そのころ、皇帝アウグストゥスから全領土の住民に、登録せよとの勅令が出た。…ヨセフもダビデの家に属し、その血筋であったので、ガリラヤの町ナザレから、ユダヤのベツレヘムというダビデの町へ上って行った。身ごもっていた、いいなづけのマリアと一緒に登録するためである。

ところが彼らがベツレヘムにいるうちに、マリアは月満ちて、初めての子を産み、布にくるんで飼い葉桶に寝かせた。

宿屋には彼らの泊まる場所がなかったからである。

(ルカによる福音書2:1~7抜粋)

お元気ですか。しぇるりんです。(^^)

さて、ロザリオの祈りの第三の奥義は「イエズスのご降誕」です。

いわゆる「クリスマス物語」で有名なあの「イエス・キリストの誕生」ですね。

選ぶべきみ言葉は一ヵ所しかないとも思える第三の奥義は、あまりにも多くの私的な想い出と思いに満ちていて、何をどうあらわしたらいいのか、ものすごく悩みました。

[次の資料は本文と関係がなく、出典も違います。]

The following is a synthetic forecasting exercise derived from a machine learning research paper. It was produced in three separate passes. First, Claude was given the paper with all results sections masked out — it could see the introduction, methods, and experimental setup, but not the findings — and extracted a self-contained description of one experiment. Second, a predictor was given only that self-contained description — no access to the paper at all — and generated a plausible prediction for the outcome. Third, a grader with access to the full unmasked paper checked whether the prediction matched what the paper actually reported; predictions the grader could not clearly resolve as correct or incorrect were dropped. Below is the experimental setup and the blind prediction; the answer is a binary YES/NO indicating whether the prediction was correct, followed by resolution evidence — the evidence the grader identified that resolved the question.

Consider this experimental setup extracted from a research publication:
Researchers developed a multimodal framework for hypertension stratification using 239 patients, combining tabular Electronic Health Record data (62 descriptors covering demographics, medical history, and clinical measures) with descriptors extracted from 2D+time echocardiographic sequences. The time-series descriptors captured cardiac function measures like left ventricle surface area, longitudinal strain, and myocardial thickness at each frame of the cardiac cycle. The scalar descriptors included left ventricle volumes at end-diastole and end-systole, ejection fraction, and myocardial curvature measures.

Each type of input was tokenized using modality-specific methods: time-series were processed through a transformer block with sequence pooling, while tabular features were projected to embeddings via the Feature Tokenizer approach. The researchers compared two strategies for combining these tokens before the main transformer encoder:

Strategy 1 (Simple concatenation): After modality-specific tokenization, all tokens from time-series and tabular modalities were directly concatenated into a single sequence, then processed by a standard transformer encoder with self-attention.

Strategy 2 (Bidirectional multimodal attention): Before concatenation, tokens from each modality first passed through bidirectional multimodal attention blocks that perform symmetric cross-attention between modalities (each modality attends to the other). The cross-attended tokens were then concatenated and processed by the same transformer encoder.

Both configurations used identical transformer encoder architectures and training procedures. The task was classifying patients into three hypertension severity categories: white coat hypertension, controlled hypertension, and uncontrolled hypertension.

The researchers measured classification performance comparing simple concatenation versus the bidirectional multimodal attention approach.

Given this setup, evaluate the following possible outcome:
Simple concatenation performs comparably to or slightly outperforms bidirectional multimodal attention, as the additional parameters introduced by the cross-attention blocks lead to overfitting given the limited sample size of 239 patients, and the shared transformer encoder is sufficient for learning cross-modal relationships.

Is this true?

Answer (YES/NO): YES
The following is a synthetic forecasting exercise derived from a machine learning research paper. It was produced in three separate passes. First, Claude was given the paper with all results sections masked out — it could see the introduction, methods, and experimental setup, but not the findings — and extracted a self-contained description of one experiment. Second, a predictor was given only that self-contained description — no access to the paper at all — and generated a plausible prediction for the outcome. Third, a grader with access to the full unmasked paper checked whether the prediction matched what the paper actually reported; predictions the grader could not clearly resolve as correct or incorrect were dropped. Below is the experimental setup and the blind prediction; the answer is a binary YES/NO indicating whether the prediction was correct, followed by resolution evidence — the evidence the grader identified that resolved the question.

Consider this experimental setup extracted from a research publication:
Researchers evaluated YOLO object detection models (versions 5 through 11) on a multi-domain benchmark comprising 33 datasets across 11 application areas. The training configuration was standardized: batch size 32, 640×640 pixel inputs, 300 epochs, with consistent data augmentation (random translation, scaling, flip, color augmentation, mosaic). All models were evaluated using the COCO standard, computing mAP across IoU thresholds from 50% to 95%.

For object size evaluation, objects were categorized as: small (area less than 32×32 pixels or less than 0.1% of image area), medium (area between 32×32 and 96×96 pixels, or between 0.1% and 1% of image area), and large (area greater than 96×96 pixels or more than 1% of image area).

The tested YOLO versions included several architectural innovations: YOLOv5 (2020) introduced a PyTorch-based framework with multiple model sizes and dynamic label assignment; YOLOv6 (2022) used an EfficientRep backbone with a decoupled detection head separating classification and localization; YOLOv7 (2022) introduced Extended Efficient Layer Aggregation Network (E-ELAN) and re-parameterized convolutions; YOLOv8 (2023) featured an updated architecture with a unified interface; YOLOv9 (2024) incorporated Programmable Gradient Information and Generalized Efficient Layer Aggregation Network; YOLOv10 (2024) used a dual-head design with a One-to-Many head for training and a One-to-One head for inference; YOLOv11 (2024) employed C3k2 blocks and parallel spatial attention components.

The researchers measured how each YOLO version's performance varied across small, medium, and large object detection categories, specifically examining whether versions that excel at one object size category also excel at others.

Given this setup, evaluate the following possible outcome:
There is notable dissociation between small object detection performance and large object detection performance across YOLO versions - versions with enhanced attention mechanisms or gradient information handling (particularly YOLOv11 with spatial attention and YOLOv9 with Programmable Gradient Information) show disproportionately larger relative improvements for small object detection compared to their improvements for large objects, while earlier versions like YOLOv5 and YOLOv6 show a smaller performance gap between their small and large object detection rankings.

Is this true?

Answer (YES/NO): NO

逆に未信者さんやミッションスクール出身者の方には「へぇ~クリスマスの話なんだ。そうなんだ。聴いたことある。」「(幼稚園や学校で)聖劇、やったよ。」で何となくスルーされそうな部分でもあります。

20171227122309 イエズスが御降誕の夜、羊飼いたちは、天のみ使いが主を賛美する歌を聴いて、主を礼拝しに、馬小屋に集いました。

三人の博士は「ユダヤの王となる人」を礼拝し、彼らの贈り物を届けるため、おそらく聖マリアや聖ヨセフよりもずっと前に遠くから旅に出てきたのでしょう。

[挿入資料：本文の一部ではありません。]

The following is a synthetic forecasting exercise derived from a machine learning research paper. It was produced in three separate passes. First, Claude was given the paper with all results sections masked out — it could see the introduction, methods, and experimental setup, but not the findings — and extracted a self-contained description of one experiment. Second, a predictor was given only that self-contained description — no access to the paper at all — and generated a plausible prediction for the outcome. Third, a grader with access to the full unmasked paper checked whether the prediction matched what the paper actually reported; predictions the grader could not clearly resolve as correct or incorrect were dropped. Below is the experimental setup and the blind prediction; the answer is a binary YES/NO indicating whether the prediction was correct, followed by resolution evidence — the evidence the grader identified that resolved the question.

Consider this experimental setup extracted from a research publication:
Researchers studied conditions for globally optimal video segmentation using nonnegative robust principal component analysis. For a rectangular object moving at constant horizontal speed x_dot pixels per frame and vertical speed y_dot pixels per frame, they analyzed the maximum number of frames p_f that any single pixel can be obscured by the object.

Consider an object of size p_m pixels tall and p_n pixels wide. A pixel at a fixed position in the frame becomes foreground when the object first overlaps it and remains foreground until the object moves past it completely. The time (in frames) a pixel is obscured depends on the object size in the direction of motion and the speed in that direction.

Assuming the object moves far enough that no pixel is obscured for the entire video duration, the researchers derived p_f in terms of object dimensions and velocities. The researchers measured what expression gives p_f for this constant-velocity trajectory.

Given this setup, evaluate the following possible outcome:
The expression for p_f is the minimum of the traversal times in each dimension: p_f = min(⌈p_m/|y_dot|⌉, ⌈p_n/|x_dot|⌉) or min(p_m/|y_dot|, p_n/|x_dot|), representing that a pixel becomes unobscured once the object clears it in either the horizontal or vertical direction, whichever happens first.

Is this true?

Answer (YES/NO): YES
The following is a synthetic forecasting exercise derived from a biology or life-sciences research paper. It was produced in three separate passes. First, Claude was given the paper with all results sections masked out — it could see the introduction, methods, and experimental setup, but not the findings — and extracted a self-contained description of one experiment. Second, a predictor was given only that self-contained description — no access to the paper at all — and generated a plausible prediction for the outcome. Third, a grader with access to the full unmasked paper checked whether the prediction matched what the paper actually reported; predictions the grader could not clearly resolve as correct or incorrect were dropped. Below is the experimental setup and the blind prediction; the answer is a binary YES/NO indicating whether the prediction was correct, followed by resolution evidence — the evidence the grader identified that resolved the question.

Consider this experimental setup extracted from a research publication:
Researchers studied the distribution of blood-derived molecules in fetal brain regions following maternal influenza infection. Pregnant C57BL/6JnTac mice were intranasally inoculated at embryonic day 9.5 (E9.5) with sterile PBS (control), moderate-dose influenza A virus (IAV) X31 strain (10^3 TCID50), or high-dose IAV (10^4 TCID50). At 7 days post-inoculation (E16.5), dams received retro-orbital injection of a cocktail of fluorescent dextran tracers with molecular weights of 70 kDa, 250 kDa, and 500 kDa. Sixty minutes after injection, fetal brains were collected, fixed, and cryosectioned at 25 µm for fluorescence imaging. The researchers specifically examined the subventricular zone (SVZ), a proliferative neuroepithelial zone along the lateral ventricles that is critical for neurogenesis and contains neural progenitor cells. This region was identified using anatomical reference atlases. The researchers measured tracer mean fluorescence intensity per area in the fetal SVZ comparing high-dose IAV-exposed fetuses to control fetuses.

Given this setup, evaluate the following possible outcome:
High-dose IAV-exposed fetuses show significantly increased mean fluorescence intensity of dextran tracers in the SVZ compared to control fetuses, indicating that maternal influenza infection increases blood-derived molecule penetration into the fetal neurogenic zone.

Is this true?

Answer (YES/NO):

イエズスが、一年のどんな時期にお生まれになったのかは、誰も知らないようです。でも「夜に生まれた」は聖書の記述にもあります。

クリスマスを祝うようになったのは、欧州各地にあった、キリスト教以前の冬至の祭りを起源をしているという説もあります。また、暦的に見て「年度の初め」に「主の降誕」を記念して祝うようになった可能性も排除できません。

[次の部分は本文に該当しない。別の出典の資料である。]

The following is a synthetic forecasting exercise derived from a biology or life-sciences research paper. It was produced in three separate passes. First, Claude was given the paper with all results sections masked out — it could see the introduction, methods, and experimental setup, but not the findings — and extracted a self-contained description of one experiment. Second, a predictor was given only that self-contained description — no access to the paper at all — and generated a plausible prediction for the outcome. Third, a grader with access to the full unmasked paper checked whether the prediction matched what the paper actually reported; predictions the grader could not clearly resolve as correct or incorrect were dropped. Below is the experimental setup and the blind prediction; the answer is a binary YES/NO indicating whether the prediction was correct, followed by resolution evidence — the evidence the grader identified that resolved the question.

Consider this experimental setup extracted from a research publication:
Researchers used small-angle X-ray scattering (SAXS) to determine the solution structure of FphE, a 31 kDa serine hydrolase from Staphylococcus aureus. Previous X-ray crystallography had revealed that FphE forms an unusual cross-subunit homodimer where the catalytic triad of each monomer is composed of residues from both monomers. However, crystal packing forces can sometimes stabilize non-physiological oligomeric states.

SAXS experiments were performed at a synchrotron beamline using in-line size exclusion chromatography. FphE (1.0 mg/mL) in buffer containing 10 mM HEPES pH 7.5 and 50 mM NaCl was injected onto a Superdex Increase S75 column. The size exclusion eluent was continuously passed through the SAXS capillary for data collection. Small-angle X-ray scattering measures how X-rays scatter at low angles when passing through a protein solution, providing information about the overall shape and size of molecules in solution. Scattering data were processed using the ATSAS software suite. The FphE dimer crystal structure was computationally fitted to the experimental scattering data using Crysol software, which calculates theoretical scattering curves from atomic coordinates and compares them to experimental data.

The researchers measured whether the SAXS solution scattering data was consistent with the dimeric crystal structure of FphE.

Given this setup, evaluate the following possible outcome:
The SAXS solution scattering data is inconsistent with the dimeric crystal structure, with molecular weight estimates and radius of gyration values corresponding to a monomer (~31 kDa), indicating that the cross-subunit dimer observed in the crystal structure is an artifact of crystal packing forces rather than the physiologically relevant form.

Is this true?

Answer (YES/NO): NO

夜のいちばん長い冬至の日と主のご降誕が、何となくぴったりと結びついたのかも知れません。

クリスマスのたびに私が個人的に不思議に思うのは、「聖マリアと聖ヨセフに馬小屋を貸した人は、なぜ、イエズスを礼拝できなかったのか?」です。

「聖マリアと聖ヨセフが主のご両親であることを受け止められる信仰があったら、馬小屋ではなく、その家の主人は自分の家にお二人をお泊めしていたでしょ?」と言い返されそうです。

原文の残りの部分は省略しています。